Predicting Stock Market Movements with the News Headlines and Deep Learning

Dave Currie
9 min readMay 1, 2017

--

We are going to use daily world news headlines from Reddit to predict the opening value of the Dow Jones Industrial Average. The data for this project comes from a dataset on Kaggle, and covers nearly eight years (2008–08–08 to 2016–07–01)

For this project, we are going to use GloVe’s larger common crawl vectors to create our word embeddings and Keras to build our model. This model was inspired by the work described in this paper. Similar to the paper, we will use CNNs followed by RNNs, but our architecture will be a little different and we will use LSTMs instead of GRUs.

To help construct a better model, we will use a grid search to alter our hyperparameters’ values and the architecture of our model. To finish things off, I will show you how to make your own prediction of the Dow’s opening price in just a few steps.

Note: Like my other articles, I’m going to skip over a few parts the project, but I’ll supply a link to some important information, if need be. Plus, you can see the full version on this project on its GitHub page.

The data for this project is in two different files. Due to this, we need to ensure that we have the same dates in each of our dataframes. The function isin() will help us here.

news = news[news.Date.isin(dj.Date)]

To create our target values, we are going to take the difference in opening prices between the current and following day. Using this value, we will be able to see how well the news will be able to predict the change in opening price.

dj = dj.set_index('Date').diff(periods=1)
dj['Date'] = dj.index
dj = dj1.reset_index(drop=True)

Now that we have our target values, we need to create a list for the headlines in our news and their corresponding price change.

price = []
headlines = []
for row in dj.iterrows():
daily_headlines = []
date = row[1]['Date']
price.append(row[1]['Open'])
for row_ in news[news.Date==date].iterrows():
daily_headlines.append(row_[1]['News'])

Each day, for the most part, includes 25 headlines. This is what makes up our ‘news’ data. We need to clean this data to get the most signal out of it. To do this, we will convert it to the lower case, replace contractions with their longer forms, remove unwanted characters, reformat words to better match GloVe’s word vectors, and remove stop words. The list containing the contractions can be found in this project’s jupyter notebook.

def clean_text(text, remove_stopwords = True):

text = text.lower()

# Replace contractions with their longer forms
if True:
text = text.split()
new_text = []
for word in text:
if word in contractions:
new_text.append(contractions[word])
else:
new_text.append(word)
text = " ".join(new_text)

# Format words and remove unwanted characters
text = re.sub(r'&', '', text)
text = re.sub(r'0,0', '00', text)
text = re.sub(r'[_"\-;%()|.,+&=*%.,!?:#@\[\]]', ' ', text)
text = re.sub(r'\'', ' ', text)
text = re.sub(r'\$', ' $ ', text)
text = re.sub(r'u s ', ' united states ', text)
text = re.sub(r'u n ', ' united nations ', text)

[Data provided]:
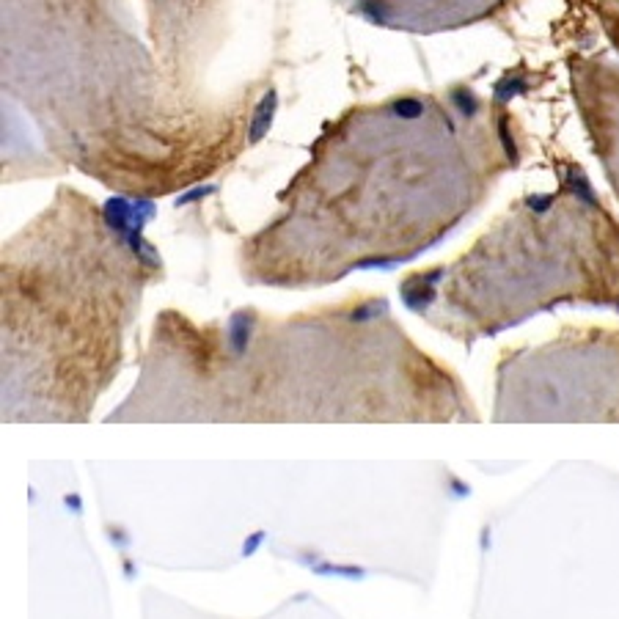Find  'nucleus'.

[Challenge 1]:
Answer these from the stock-prediction article:
(a) Whose opening value are the headlines used to predict?
(b) Which type of unit does the model use in place of GRUs?
(c) How many headlines does each day include, for the most part?
[Challenge 2]:
Duplicate the part of the stock-prediction article that opens with the words "for row_ in" and closes with "project’s jupyter notebook.".
[Challenge 3]:
Finish out the next part of the stock-prediction article, continuing from the point at which it stops.
The material placed after the stock-prediction article is separate from it.

[Result 1]:
(a) The Dow Jones Industrial Average.
(b) LSTMs.
(c) 25.

[Result 2]:
for row_ in news[news.Date==date].iterrows():
daily_headlines.append(row_[1]['News'])

Each day, for the most part, includes 25 headlines. This is what makes up our ‘news’ data. We need to clean this data to get the most signal out of it. To do this, we will convert it to the lower case, replace contractions with their longer forms, remove unwanted characters, reformat words to better match GloVe’s word vectors, and remove stop words. The list containing the contractions can be found in this project’s jupyter notebook.

[Result 3]:
text = re.sub(r'u k ', ' united kingdom ', text)
text = re.sub(r'j k ', ' jk ', text)
text = re.sub(r' s ', ' ', text)
text = re.sub(r' yr ', ' year ', text)
text = re.sub(r' l g b t ', ' lgbt ', text)
text = re.sub(r'0km ', '0 km ', text)

# Optionally, remove stop words
if remove_stopwords:
text = text.split()
stops = set(stopwords.words("english"))
text = [w for w in text if not w in stops]
text = " ".join(text)
return text

I’m going to skip a few steps that would prepare our headlines for the model. My method is pretty similar to the one found my article “Tweet Like Trump with a One2Seq Model.” You can read about it there, or go to my GitHub page for this project.

To create the the weights that will be used for the model’s embeddings, we will create a matrix consisting of the embeddings relating to the words in our vocabulary. If a word is found in GloVe’s vocabulary, we will use its pre-trained vector. If a word is not found in Glove’s vocabulary, we will create a random embedding for it. The embeddings will be updated as the model trains, so our new ‘random’ embeddings will be more accurate by the end of training.

# Need to use 300 for embedding dimensions to match GloVe's vectors.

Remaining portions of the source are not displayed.